Читать книгу Намаскар: здравствуй и прощай (заметки путевые о приключениях и мыслях, в Индии случившихся) - Евгений Рудашевский - Страница 12

Путевой дневник
14.07. Джайпур

Оглавление

Ты вечным счастьем счастлива, страна:

ты кормишь досыта, ты поишь допьяна

и водами из Ганга и Джамуны,

как материнским молоком, сильна{5}.

Рабиндранат Тагор

Гостиницу мы нашли простую. 400 рублей за номер с вентилятором.

Облака в Джайпуре были густо-серыми, тяжёлыми. Ночь началась здесь в половине восьмого. Тени прохожих слились в темноту общую; облака расслабились дождём. Хлынуло сразу и так обильно, что, стоя перед открытым окошком, мы с Олей не могли друг друга услышать.

Дождь ослабевал. Возвращал грохочущий напор. Вновь ослабевал. К утру изошёл весь – нам был уготован жаркий день чистого неба.

====

**ЗАДАНИЯ**
1 – Ответьте по записям о Джайпуре:
(а) Сколько стоил номер в гостинице и что в нём было?
(б) Во сколько в Джайпуре началась ночь?
(в) Какой день ждал путников утром?
2 – Продолжите дневниковые записи о Джайпуре после их последней фразы.
Строки дальше взяты из другого источника, а не из дневника.

====

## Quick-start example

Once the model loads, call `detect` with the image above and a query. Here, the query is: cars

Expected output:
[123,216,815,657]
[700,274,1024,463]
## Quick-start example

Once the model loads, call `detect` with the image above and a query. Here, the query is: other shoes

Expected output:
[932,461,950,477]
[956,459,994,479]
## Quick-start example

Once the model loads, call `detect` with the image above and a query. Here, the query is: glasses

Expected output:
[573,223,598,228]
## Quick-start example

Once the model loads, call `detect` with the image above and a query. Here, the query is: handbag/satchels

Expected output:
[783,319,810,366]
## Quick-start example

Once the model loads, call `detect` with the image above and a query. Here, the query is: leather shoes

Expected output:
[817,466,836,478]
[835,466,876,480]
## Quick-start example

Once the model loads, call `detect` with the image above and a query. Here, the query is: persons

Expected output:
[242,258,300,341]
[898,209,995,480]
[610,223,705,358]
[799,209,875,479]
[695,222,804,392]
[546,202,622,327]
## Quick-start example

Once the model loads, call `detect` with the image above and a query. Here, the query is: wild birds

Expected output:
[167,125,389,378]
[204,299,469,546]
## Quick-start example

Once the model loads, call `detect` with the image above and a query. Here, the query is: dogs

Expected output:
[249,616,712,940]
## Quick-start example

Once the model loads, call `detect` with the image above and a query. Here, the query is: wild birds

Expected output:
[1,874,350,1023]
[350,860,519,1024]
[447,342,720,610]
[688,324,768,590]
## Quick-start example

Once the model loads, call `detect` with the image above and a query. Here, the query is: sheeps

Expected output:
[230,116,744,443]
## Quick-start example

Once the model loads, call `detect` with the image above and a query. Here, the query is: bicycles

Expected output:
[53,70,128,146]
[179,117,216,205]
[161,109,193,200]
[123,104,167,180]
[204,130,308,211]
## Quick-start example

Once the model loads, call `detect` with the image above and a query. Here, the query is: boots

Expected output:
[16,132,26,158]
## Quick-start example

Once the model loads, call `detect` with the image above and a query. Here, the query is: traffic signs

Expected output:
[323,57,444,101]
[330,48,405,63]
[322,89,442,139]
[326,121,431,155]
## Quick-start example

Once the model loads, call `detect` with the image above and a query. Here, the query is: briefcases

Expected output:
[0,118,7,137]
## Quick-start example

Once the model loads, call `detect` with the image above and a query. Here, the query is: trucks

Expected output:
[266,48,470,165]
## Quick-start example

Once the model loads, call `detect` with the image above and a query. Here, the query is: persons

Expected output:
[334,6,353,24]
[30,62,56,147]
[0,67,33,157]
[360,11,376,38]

====

**ОТВЕТЫ**
1 –
(а) 400 рублей, номер с вентилятором.
(б) В половине восьмого.
(в) Жаркий день чистого неба.

2 –
В десять часов мы уже стояли возле нижних стен форта Амбер. Наверх – к дворцу – туристов возят тихие, не способные к резкости слоны. Мы от подобного транспорта отказались. Местные торговцы, должно быть, уверены в скупости пеших туристов – не смущают их тихой прогулки и бегут вслед тем, кто едет на слоне: припрыгивают, тянут на палках сувениры (чудесной ловкостью не сваливаясь под мягкие, но смертельно тяжёлые подошвы слонов). Каждые сто метров торговцы отказываются в цене от 5–10 рублей; ко дворцу товар приводят в нужной им стоимости, а туристов – в нужной утомлённости. Так, под воротами тряпка или поделка, наконец, переходит к покупателю. Продавец, довольный не только деньгами, но и множество раз оправданной тактикой, бредёт неспешно вниз – отирает со лба испарину, дышит для нового забега.

Дворец махараджей скучен; не осталось в нём отблесков царской жизни. Грязные камни, однообразные стены, запахи туалета, солдаты, туристы и – ничего более. Один только вид на лощину, от стен дворцовых получившийся, оправдал вполне приезд наш в форт Амбер.

Оле дворец приглянулся – улочками путаными (по которым некогда расставлены были царские палаты), переходами сокрытыми из комнат маленьких в ещё меньшие, крохотными оконцами, мраморными решётками (мягкая резьба), узкими и пологими лесенками, высокими ступенями. В этом – сказочность, вкус арабских преданий, архитектурные напевы раджпутов и моголов.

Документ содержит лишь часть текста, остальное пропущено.